Phyllis Schlafly Inadvertently Debunks Her Own Argument Against Marriage Equality

Eagle Forum president Phyllis Schlafly today applauded a Canadian court for ruling that the government does not have to recognize polygamous marriages, which she used to make an argument against marriage equality for gays and lesbians:

The Canadian courts have legalized same-sex marriage. Will they legalize polygamy, too? After all, if consenting adults should be able to marry anybody they like, then why should same-sex marriage be allowed but not polygamy?

Many libertarians now insist that government should get out of the business of marriage, and not prohibit same-sex marriage. But if government lets everyone do what they like, then that would presumably include allowing polygamy. This issue was presented to an appellate court in British Columbia, a province of Canada. And it delivered a resoundingly pro-marriage decision, and upheld Canada’s 121-year ban on polygamy.

The Court held that “the institution of monogamous marriage [is] a fundamental value in Western society from the earliest of times.” Its 335-page opinion cited numerous ways in which polygamy causes harm to society, from higher rates of abuse to greater emotional problems, to underachievement by the children in schools. The Court traced the history of monogamous marriage between one man and one woman back to the ancient world, observing that from 600 B.C. to the 500s A.D. “marriage was understood as a union between a man and a woman presumptively for life” and that “by the ninth century, Byzantine emperors had decreed polygamy a capital offence.”

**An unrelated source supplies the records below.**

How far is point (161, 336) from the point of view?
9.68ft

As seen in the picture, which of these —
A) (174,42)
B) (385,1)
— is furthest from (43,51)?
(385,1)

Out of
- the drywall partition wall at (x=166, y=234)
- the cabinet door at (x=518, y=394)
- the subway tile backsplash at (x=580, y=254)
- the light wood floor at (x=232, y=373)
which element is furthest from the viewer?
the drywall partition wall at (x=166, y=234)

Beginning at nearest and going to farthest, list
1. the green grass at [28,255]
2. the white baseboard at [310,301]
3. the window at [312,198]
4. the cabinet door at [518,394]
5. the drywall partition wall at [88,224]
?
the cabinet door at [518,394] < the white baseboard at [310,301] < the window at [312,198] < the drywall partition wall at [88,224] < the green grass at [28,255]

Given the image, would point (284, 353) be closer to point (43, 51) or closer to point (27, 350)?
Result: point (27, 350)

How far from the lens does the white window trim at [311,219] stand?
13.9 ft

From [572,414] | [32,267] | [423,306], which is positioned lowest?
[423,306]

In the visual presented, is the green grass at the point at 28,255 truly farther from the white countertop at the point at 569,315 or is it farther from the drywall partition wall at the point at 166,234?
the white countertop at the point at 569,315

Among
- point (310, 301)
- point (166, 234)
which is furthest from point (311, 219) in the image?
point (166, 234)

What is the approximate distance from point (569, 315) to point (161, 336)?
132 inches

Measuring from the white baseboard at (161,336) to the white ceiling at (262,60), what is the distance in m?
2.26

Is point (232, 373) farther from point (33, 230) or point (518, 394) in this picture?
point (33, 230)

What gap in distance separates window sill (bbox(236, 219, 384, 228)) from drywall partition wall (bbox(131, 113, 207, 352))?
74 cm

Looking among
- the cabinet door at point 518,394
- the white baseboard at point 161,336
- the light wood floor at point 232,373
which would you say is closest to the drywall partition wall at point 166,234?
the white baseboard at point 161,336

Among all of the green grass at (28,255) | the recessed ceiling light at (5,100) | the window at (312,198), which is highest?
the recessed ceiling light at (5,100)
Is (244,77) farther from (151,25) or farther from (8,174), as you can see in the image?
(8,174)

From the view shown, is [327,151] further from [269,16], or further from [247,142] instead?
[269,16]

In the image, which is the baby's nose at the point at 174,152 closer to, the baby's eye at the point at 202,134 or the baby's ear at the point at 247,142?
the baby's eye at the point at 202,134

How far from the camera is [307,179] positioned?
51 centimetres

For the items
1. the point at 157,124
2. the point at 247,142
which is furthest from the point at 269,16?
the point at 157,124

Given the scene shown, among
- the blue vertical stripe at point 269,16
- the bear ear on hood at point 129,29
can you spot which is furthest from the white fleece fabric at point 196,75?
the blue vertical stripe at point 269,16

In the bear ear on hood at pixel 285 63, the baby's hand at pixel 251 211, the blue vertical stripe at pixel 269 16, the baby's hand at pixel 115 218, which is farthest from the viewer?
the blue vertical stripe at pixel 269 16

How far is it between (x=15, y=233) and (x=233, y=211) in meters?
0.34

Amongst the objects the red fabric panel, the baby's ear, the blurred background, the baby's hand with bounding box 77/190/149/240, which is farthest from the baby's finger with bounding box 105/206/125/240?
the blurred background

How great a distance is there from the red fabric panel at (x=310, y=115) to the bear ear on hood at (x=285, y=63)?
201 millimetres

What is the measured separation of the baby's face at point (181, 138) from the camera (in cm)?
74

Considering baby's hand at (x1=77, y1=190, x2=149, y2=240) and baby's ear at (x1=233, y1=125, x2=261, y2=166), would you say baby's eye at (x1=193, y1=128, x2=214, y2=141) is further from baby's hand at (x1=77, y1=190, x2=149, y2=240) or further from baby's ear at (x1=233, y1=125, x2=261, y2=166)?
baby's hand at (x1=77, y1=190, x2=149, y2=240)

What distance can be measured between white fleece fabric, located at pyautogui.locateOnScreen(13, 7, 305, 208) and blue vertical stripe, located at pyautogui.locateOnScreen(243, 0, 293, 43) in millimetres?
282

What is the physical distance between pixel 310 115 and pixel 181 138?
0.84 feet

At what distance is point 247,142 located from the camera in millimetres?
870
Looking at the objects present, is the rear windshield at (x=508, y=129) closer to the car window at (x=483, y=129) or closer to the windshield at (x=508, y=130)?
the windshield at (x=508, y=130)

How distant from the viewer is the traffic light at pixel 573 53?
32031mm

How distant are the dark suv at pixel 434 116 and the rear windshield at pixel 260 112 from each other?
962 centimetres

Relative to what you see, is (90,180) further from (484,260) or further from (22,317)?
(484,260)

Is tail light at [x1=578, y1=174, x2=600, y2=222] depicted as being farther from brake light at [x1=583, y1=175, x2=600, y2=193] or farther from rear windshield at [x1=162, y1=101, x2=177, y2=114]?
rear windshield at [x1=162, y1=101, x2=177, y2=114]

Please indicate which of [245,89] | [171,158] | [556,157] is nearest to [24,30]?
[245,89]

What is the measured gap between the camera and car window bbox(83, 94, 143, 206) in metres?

The Court pointed out that in the United States, in the mid-1800s, “Polygamy and slavery were considered to be among the ‘twin relics of barbarism,’” and that the American “Congress has ‘the right and the duty to prohibit’ this ‘odious institution.’” Those principles were established by the Republican Party platform of 1856. An appeal of this recent polygamy decision is expected eventually to reach the Supreme Court of Canada. That court previously established a constitutional right to same-sex marriage so no one knows what it will do.

But the decision Schlafly just praised actually makes the case why the legalization of same-sex marriage does not lead to polygamy.

In the ruling, the judge answers Schlafly’s question “why should same-sex marriage be allowed but not polygamy?” He argues that monogamous same-sex marriage does not lead to polygamy “because committed same-sex relationships celebrate all of the values we seek to preserve and advance in monogamous marriage” and dismisses Schlafly’s claim as an “alarmist view” that “misses the whole point,” as “the doctrinal underpinnings of monogamous same-sex marriage are indistinguishable from those of heterosexual marriage”:

[M]ore importantly, this line reflects, again, the pre-eminent place that the institution of monogamous marriage takes in Western culture and, as we have seen, Western heritage over the millennia. When all is said, I suggest that the prohibition in s. 293 is directed in part at protecting the institution of monogamous marriage. And let me here recognize that we have come, in this century and in this country, to accept same-sex marriage as part of that institution. That is so, in part, because committed same-sex relationships celebrate all of the values we seek to preserve and advance in monogamous marriage.

The alarmist view expressed by some that the recognition of the legitimacy of same-sex marriage will lead to the legitimization of polygamy misses the whole point. As Maura Strassberg, Professor of Law at Duke University Law School, points out in “Distinctions of Form or Substance: Monogamy, Polygamy and Same-Sex Marriage” (1997) North Carolina L.R. 1501 at 1594, the doctrinal underpinnings of monogamous same-sex marriage are indistinguishable from those of heterosexual marriage as revised to conform to modern norms of gender equality. This counters, as well, the argument advanced by many, that “in this day and age” when we have adopted expansive views of acceptable marriage units and common law living arrangements, the acceptance of polygamy, or at least the abandonment of its criminal prohibition, is the next logical step. This is said in the context of the sentiment often expressed that the “State has no business in the bedrooms of the Nation”. Here, I say it does when in defence of what it views is a critical institution – monogamous marriage – from attack by an institution – polygamy – which is said to be inevitably associated with serious harms.